Text excerpt:
For the concrete implementations, I will be using Postgres with Diesel and Actix_web for the data source and interactor, respectively.

Let's imagine we have a simple authentication service and we associate a login function with it:

// Input
#[derive(Debug, Deserialize)]
struct Login {
  pub email: String,
  pub password: String,
}


// Output
#[derive(Debug, Serialize)]
struct Session {
  id: String,
  user_id: String
}


// Represents the application wide error enum
enum Error {
  /* ... */
}


pub struct AuthenticationService;


impl AuthenticationService {
  fn login(&self, data: Login) -> Result<Session, Error> {
    /* ... */
  }
}

Since we want to keep our interactors decoupled from the service, we need to create a layer that defines only our desired behavior. In OOP, we use interfaces, while in Rust, we use traits:

trait AuthenticationContract {
  fn login(&self, data: Login) -> Result<Session, Error>;
}

An interactor is a chunk of code that calls the methods on the service and propagates the result to whatever invoked the interactor. Interactors are entry points to services and they can be written to support various kinds of protocols, depending on the application. The following HTTP handler is an interactor:

async fn handle_login<T>(
  service: web::Data<T>
  login: web::Json<Login>
) -> Result<impl Responder, Error>
where
  T: AuthenticationContract
{
  let login_data = login.0;
  let session = service.login(login_data)?;
  HttpResponseBuilder::new(StatusCode::OK).json(session)
}

The service parameter is any type wrapped in Actix's Data, which is essentially a pointer to T. T can be of any type as long as it implements the AuthenticationContract trait, denoted by the where T: Authentication Contract.
The login parameter is a JSON request body. Json is a named tuple structure containing a deserialized form of our Login data. To be concise, we will not perform any validation, but we would in a production scenario.
Responder is an actix trait used to indicate any type that can be turned into an HTTP response. With this function signature, we can return any type as long as it implements Responder.
We are returning an HttpResponse struct that conveniently implements Responder with a Session struct as a JSON body obtained from calling the service.

The key thing to note here is that there are no service implementation details in this handler. The only way we get access to the login function is through the bound T: AuthenticationContract. In this way, we are never coupling the handler to a specific struct, but instead, we are only specifying the API we want from the service parameter. This pattern will occur in almost every aspect of our system.

Records provided:

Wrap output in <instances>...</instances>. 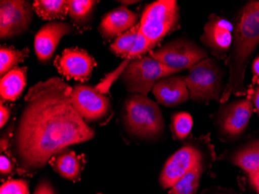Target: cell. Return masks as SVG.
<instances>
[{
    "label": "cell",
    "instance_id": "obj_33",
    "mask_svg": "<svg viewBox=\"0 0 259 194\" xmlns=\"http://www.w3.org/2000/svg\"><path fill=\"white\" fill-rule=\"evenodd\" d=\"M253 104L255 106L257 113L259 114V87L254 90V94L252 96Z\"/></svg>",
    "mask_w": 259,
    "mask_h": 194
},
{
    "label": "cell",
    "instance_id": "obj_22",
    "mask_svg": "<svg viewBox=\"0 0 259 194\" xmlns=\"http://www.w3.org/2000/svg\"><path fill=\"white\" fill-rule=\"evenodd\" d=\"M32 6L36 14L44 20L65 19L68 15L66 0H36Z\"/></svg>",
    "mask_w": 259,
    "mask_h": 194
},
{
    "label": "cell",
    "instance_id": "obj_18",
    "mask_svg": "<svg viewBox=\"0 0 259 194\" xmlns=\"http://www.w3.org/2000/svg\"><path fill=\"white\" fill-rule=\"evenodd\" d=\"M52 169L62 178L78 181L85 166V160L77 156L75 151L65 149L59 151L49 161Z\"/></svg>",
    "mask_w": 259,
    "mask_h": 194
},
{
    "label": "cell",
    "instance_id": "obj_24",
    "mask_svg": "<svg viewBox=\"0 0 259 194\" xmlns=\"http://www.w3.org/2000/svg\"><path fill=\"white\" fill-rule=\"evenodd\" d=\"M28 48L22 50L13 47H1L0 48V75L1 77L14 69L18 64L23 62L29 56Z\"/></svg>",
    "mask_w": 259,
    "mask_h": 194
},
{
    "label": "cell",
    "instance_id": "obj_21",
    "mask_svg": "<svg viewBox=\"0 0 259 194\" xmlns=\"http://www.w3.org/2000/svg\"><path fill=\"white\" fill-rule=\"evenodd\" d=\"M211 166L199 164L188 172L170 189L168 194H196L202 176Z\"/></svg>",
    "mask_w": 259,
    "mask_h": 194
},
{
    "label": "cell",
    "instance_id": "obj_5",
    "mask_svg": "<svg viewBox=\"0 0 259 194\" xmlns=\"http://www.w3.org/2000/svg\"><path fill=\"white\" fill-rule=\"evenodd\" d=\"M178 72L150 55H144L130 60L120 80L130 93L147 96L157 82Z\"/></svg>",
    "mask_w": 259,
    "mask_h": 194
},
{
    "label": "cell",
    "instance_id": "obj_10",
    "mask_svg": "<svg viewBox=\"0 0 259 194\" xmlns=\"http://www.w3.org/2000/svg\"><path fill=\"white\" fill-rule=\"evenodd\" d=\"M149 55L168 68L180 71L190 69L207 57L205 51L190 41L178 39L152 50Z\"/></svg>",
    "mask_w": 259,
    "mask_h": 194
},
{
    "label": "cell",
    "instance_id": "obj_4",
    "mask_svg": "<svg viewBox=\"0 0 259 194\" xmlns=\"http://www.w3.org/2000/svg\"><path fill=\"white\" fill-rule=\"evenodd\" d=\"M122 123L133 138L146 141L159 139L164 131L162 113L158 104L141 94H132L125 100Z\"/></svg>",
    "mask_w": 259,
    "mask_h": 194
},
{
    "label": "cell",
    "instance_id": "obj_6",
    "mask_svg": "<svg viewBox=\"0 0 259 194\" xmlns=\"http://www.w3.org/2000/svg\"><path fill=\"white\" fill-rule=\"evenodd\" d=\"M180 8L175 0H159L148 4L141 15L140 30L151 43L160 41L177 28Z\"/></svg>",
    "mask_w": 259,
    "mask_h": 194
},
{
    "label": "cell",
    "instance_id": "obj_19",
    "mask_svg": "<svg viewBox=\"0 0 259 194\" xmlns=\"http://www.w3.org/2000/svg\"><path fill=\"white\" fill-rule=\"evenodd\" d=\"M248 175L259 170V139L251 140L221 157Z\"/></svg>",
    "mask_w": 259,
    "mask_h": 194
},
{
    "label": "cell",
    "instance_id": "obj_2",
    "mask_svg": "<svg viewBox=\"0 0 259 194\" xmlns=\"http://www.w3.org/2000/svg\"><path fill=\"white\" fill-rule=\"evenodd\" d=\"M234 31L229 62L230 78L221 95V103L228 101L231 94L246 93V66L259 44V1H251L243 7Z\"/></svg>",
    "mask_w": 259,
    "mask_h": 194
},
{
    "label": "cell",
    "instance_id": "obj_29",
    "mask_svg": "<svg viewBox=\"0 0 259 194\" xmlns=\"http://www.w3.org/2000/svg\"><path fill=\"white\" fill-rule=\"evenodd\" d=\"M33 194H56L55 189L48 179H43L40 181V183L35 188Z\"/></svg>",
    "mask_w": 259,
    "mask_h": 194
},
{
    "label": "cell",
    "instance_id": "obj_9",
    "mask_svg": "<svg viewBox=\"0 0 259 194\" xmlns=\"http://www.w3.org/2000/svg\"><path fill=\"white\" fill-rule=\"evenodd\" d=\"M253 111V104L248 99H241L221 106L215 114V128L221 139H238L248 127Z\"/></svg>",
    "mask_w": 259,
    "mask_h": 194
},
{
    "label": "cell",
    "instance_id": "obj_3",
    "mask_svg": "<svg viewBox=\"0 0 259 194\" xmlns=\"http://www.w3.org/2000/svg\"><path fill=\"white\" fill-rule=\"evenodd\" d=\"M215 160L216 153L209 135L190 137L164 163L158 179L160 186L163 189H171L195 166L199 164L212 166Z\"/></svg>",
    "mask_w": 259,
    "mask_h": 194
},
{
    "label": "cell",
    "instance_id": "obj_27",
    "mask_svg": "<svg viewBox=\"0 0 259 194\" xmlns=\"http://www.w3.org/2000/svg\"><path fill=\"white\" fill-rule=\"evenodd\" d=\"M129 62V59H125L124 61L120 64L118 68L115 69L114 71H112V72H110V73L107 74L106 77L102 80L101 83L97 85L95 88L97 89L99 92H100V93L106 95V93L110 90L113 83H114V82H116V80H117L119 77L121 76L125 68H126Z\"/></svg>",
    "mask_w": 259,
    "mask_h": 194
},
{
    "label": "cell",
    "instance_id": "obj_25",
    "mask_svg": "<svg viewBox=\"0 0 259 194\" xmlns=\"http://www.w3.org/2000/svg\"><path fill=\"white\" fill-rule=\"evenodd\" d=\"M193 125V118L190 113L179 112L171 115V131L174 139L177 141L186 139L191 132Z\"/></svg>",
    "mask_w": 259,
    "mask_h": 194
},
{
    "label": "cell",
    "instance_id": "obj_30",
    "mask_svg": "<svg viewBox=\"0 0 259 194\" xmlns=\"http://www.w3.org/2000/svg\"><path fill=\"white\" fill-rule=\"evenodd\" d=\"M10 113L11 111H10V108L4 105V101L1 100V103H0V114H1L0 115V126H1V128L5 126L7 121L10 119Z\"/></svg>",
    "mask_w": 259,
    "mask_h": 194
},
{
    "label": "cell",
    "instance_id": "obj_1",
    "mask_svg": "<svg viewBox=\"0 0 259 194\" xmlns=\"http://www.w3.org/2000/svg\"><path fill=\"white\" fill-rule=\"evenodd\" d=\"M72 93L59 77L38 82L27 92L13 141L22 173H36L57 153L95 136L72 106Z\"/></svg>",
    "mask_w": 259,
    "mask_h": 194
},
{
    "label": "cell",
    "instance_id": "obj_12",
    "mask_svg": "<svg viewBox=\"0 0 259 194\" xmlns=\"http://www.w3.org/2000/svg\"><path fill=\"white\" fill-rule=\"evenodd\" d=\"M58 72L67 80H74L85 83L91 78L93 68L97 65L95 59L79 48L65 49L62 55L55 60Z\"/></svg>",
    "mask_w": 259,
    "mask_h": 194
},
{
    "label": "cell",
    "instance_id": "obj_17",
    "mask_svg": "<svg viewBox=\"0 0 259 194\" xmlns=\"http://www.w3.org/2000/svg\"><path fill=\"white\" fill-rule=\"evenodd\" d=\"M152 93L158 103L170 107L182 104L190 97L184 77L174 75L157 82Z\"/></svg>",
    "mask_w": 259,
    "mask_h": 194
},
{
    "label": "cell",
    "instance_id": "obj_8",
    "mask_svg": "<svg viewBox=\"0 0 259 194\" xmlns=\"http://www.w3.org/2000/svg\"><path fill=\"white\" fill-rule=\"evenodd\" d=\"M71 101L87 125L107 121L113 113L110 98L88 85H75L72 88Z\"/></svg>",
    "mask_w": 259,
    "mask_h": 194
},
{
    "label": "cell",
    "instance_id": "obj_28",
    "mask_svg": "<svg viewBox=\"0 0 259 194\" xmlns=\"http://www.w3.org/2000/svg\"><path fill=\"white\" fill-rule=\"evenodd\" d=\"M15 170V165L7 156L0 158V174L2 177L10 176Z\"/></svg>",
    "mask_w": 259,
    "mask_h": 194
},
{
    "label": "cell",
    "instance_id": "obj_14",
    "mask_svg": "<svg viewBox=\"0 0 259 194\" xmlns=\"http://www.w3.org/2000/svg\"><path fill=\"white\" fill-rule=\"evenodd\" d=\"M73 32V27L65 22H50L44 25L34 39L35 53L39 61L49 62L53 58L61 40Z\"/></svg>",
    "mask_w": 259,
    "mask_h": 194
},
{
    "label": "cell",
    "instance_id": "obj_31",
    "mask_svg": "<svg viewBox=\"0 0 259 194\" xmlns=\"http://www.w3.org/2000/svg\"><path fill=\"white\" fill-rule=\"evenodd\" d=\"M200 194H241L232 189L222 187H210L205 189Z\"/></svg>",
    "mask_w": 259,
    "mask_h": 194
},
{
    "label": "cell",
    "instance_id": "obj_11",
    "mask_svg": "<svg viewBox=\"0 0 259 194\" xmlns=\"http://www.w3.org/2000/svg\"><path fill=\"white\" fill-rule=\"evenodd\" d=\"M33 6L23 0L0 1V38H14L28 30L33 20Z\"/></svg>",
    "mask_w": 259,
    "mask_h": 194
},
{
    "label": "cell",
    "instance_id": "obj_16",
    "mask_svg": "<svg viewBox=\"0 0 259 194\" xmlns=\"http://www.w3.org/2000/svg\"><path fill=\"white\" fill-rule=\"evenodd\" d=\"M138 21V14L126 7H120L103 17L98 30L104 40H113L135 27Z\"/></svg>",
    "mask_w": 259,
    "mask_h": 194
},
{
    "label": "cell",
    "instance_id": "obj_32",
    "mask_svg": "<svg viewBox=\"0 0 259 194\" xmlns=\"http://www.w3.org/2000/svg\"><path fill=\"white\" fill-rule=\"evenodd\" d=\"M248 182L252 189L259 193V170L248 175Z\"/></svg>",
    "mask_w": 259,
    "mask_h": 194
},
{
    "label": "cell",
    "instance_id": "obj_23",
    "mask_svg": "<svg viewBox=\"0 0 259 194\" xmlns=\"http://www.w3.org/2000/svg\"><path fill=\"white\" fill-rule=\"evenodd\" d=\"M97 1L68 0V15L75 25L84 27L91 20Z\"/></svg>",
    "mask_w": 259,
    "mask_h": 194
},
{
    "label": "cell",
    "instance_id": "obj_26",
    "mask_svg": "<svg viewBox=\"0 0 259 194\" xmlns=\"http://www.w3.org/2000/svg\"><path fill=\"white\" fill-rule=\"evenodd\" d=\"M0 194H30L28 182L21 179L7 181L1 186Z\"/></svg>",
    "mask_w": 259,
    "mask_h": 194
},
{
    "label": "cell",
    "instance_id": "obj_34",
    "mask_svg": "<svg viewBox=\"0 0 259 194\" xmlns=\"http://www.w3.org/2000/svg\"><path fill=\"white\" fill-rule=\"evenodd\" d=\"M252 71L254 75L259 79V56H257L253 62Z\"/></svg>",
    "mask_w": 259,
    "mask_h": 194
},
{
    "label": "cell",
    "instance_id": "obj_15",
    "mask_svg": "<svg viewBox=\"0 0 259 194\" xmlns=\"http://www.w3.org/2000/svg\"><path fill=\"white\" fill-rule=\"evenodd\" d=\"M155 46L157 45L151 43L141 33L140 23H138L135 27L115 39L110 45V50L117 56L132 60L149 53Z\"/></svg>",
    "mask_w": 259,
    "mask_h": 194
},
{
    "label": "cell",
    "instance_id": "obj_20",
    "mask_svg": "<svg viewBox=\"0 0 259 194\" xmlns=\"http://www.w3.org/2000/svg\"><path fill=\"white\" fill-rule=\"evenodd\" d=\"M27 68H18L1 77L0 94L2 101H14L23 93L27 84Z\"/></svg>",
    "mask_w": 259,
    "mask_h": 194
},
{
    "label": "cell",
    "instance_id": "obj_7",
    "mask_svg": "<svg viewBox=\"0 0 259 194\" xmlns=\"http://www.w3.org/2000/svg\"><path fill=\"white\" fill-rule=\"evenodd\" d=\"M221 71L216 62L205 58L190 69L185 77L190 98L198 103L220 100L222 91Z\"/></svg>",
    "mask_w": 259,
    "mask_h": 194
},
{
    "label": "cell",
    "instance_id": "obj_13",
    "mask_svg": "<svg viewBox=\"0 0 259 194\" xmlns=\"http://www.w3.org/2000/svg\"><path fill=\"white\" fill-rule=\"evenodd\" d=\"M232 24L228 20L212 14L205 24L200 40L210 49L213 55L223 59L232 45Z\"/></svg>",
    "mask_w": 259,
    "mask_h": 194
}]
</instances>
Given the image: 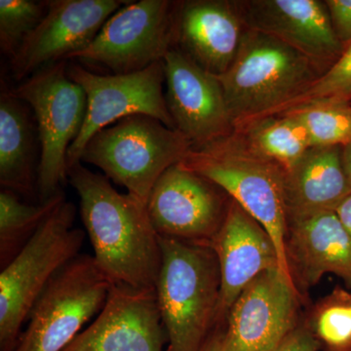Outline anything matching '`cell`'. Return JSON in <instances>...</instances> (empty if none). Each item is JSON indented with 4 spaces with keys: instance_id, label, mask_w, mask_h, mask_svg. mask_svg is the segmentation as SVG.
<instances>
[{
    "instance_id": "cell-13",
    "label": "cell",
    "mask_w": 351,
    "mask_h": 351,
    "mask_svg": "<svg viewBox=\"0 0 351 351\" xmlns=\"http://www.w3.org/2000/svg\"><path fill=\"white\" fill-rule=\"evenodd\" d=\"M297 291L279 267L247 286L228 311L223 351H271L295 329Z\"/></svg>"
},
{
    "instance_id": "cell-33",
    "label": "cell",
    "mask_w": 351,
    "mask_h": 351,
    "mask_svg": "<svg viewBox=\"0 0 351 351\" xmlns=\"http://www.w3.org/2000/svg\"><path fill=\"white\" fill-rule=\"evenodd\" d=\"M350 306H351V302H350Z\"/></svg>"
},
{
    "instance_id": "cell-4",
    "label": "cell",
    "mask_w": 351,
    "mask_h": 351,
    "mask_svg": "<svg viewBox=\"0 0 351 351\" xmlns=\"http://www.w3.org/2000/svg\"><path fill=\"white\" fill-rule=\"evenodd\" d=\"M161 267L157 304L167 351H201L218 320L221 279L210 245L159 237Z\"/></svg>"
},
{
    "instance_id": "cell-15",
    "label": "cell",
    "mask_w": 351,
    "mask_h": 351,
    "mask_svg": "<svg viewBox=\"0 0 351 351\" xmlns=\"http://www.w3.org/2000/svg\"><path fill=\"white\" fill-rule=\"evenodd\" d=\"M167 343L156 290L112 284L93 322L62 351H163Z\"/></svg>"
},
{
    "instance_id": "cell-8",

Exercise tasks:
A. List every field declared inside the struct definitions in the code of the Rust authentication service excerpt.
B. Resume the Rust authentication service excerpt after its final sentence, keeping its explanatory tone.

Answers to the tasks:
A. email, password, id, user_id

B.
In order to call the handler with our auth service, the service struct must implement AuthenticationContract:

impl AuthenticationContract for AuthenticationService {
  fn login(&self, data: Login) -> Result<Session, Error> {
    todo!()
  }
}

With this implementation, we can concretize the T in the handler to AuthenticationService when we register it as a route handler in the application.

When defining our login function, our goal is to hide the implementation details of data sources from the business layer, i.e., the AuthenticationService. By doing so, we ensure our business layer is decoupled from any underlying implementations. The way we achieve this is through generics and trait bounds:

pub struct AuthenticationService<R> {
  repo: R
}


impl<R> AuthenticationService<R>
where
  R: AuthRepositoryContract
{
  pub fn new(repo: R) -> Self {
    Self { repo }
  }
}


impl<R> AuthenticationContract for AuthenticationService<R>
where
  R: AuthRepositoryContract
{
  fn login(&self, data: Login) -> Result<Session, Error> {
    let user = self.repo.get_user_by_email(&data.email)?;
    validate_password(&user.password, &data.password)?; // Not relevant for this, but it is a login     function after all
    self.repo.insert_session(&user)
 }
}


pub trait AuthRepositoryContract {
  fn get_user_by_email(&self, email: &str) -> Result<User, Error>;


  fn insert_session(&self, user: &User) -> Result<Session, Error>;
}

This struct definition uses an opaque R type to represent something that will ultimately be a data source. We constrain the struct to our desired behavior in the trait implementation. This way, our business layer relies solely on the API exposed with AuthRepositoryContract and does not care which concrete type will be.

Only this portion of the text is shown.